Feeding your brain the correct nutrients is not only vital for optimum function but also critical for your mental health.

The list of vitamins and minerals that are cofactors in the essential functions is long!

Vitamin B1 – The mitochondrial powerhouses rely on B1 for brain glucose metabolism. Deficiency in B1 has been linked to a number of brain disorders1. Sources of Vitamin B1 include Pork, salmon, flax seeds, tofu and brown rice.

Vitamin B6 – Important for the creation of neurotransmitters, those critical chemical messengers. B6 is also important for regulating the energy use in the brain and deficiency has been linked to cognitive decline2.

Sources of Vitamin B6 include poultry, such as chicken and turkey, salmon, tuna, chickpeas, oats and bulgar wheat and sweet potato.

Vitamin B12 – An important vitamin throughout the body, it has a role to play in the synthesis of neurotransmitters as well as potentially delaying the onset of dementia3.

Sources of B12 are highest in offal foods such as liver and kidneys, rarely eaten in todays society. Meat and fish are generally good sources, vegetarians have to look a little harder with the higher sources coming in the form of milk and cheese.

Vitamin D – Acting more like a hormone, it’s involved in regulating genes associated with brain function and has been linked to a reduction in depression4. Being exposed to sunshine is probably the best source Vitamin D, yet the active form, D3, can also be found in fatty, oily fish and in smaller amounts within eggs.

Vitamin E – Used by the brain for nervous membrane protection, higher levels have been associated with improved cognitive function5.

Sources include a variety of nuts and seeds, including sunflower seeds, almonds, hazelnuts and pine nuts.
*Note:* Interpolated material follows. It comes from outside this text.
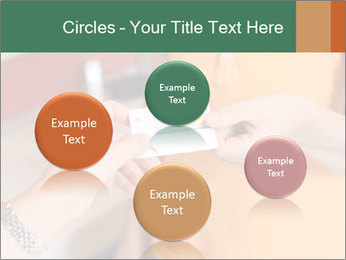 0000086410 PowerPoint Template - Slide 77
Magnesium – is essential for optimal nerve transmission and neuromuscular coordination and is now considered as a potential nutrient used for the prevention and treatment in neurological conditions6.

Generally foods containing dietary fibre contain magnesium with higher sources found in leafy green vegetables.

There are many other nutrients and lifestyle factors involved in brain health, including, regular exercise, quality sleep and stress management in particular. Hopefully this highlights the importance of consuming a balanced and overall nutrient dense diet. The food you consume has a direct influence on your brain function and mental health. Starving your brain of these key vitamins and minerals combined with a lack of movement, sunlight and increased exposure to stress could be related to a variety of mood disorders and early cognitive decline.